J’ai épousé un vieil homme riche pour sauver ma famille… mais la nuit de nos noces, il ne m’a pas touchée. Il est resté assis dans l’obscurité et a dit : « Dors. Je veux te regarder. » Ses paroles m’ont glacé le sang… et au matin, j’ai compris que ce mariage n’avait jamais été une question d’argent.

J’ai épousé un homme dont la fortune pouvait faire taire les hôpitaux, effacer les dettes et offrir des années de vie supplémentaires à autrui. Je ne l’ai pas épousé par amour, et il ne l’a jamais prétendu.

Le contrat était clair, même si les sentiments ne l’étaient pas.

Mon père avait besoin de soins que notre famille ne pouvait pas se permettre, et cet homme a proposé une solution sans rien attendre en retour.

Ce à quoi je ne m’attendais pas, c’était le déroulement de ma première nuit de noces, ni à quel point cette nuit allait marquer à jamais notre vie.

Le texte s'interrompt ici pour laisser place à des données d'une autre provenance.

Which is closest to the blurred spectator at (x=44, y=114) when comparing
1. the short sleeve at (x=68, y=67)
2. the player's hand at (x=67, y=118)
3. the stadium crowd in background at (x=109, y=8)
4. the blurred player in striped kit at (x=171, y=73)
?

Je m’appelle Lillian Moorefield, et les premiers mots que mon mari m’a adressés après le départ des invités au mariage venaient de l’ombre.

« Tu devrais dormir maintenant », dit-il calmement. « Je resterai ici. »

Sa voix n’avait rien de chaleureux, ni de menaçant, et pourtant elle me troublait plus que la colère n’aurait jamais pu le faire. Je restai figée au bord du lit, vêtue de la robe ivoire que j’avais choisie plus par pudeur que par beauté. Mes mains tremblaient sur le tissu et mon cœur battait si fort que je craignais qu’il ne l’entende.

Je lui ai demandé s’il comptait se joindre à moi.

« Non », répondit-il. « Je n’ai qu’à regarder. »

La lampe de chevet était éteinte. La pièce était plongée dans l’obscurité, hormis la faible lueur de la ville au-delà de la fenêtre. Je le vis prendre une chaise en bois et la placer contre le mur, face au lit. Il s’assit lentement et croisa les mains, comme s’il se préparait à une longue veillée.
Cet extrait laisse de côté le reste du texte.